SELECTED EXCERPT:
------------------------------

Cross presents in Ontario

Professor Chuck Cross presented a version of "Every proposition is a counterfactual" (accepted for publication in Acta Analytica) at the May 2015 meeting of the Society for Exact Philosophy at McMaster University in Hamilton, Ontario. In March 2015, Cross was appointed an associate editor of the Australasian Journal of Philosophy.

 

Fahmy presents in Vienna, hosts Kant conference at UGA

Associate Professor Melissa Seymour Fahmy presented her paper, “The Kantian Innate to Freedom: Independence from What?” at the 12th International Kant Congress held in Vienna, Austria this past September. She also presented a paper entitled “Love’s Reasons” as part of the Institute for Women’s Studies Friday Speaker Series.  A long version of this paper is forthcoming in the Journal of Value Inquiry.  Fahmy will be hosting the Southern Study Group Meeting of the North American Kant Society at the University of Georgia in February of 2016.  Associate Professor Oliver Sensen of Tulane University will be presenting the keynote address.  A full program will be available in January.

------------------------------

RECORDED DATA:
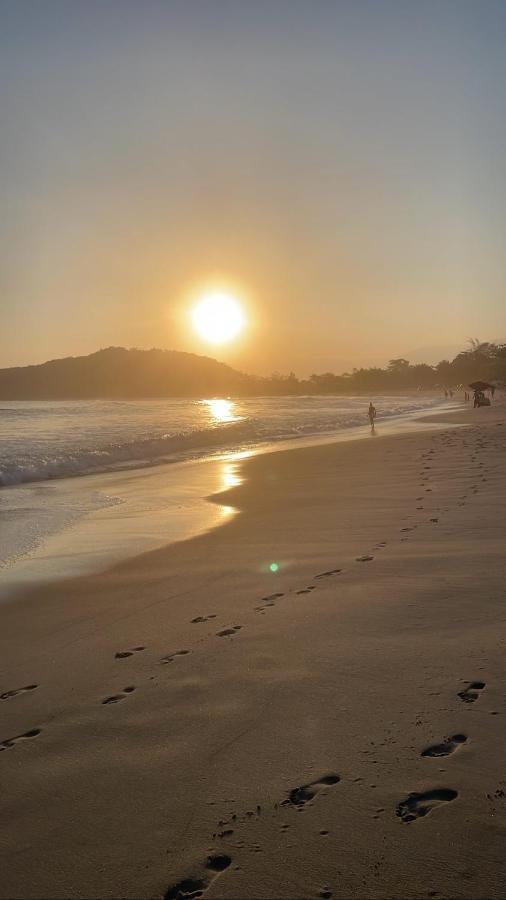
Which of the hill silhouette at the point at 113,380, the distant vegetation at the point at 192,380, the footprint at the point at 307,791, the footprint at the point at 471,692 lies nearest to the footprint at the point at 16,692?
the footprint at the point at 307,791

------------------------------

WHAT TO PRODUCE: According to the faculty news text, at which university did Cross present "Every proposition is a counterfactual" at the May 2015 meeting of the Society for Exact Philosophy? The material has no connection to the faculty news text.

RESULT FOR THIS EXERCISE: McMaster University in Hamilton, Ontario.